**Goal**
Locate every line in the material below that contains the word "flip", and copy each such line in full.

**Input material**
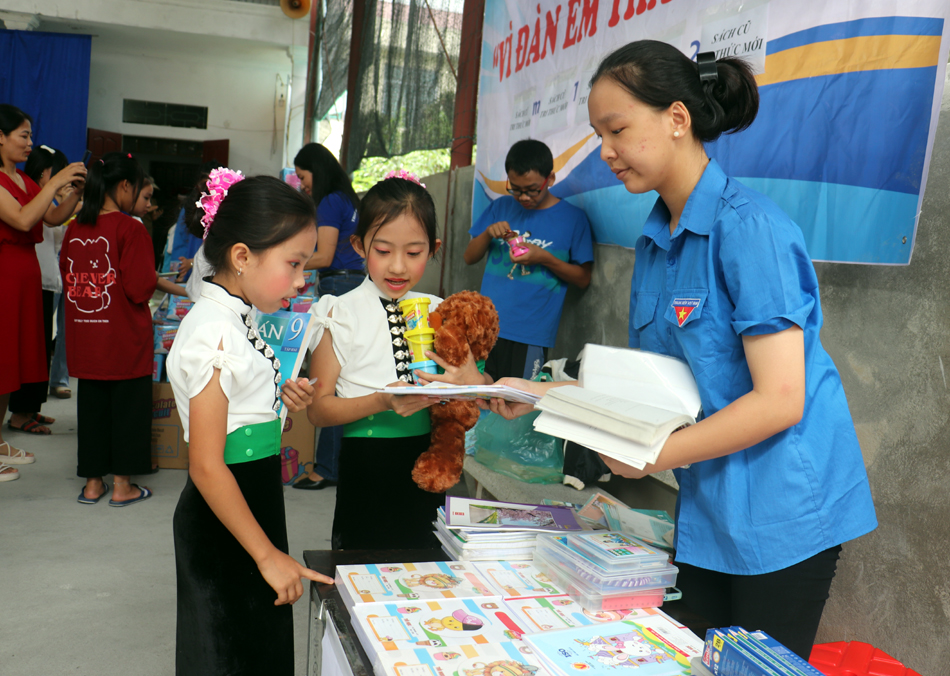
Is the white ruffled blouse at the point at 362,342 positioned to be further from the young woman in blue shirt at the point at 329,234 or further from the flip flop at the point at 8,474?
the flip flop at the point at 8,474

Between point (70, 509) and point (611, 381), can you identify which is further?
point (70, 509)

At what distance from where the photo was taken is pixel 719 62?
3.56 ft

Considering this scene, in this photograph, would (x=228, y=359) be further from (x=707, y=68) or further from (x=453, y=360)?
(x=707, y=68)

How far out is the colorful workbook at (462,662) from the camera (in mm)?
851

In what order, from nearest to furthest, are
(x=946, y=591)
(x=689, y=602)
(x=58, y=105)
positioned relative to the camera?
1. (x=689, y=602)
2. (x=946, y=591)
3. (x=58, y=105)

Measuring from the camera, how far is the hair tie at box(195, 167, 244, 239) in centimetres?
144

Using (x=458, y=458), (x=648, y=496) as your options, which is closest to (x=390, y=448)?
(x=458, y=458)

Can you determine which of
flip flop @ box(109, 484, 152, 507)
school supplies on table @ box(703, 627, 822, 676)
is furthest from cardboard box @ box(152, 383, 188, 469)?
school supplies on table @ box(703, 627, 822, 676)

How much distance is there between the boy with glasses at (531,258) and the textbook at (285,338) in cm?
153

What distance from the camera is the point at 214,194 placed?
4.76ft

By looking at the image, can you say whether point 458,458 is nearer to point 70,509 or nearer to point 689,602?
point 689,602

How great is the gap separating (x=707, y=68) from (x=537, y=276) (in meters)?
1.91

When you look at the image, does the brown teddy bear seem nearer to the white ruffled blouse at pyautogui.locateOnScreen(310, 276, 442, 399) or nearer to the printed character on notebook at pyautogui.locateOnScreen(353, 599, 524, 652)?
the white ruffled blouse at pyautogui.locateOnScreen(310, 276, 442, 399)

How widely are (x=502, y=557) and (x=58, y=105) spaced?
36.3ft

--

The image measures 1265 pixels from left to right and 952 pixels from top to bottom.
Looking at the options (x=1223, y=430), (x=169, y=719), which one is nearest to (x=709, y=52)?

**Answer to the exercise**
Is the white ruffled blouse at the point at 362,342 positioned to be further from the young woman in blue shirt at the point at 329,234 or further from the flip flop at the point at 8,474?
the flip flop at the point at 8,474
flip flop @ box(109, 484, 152, 507)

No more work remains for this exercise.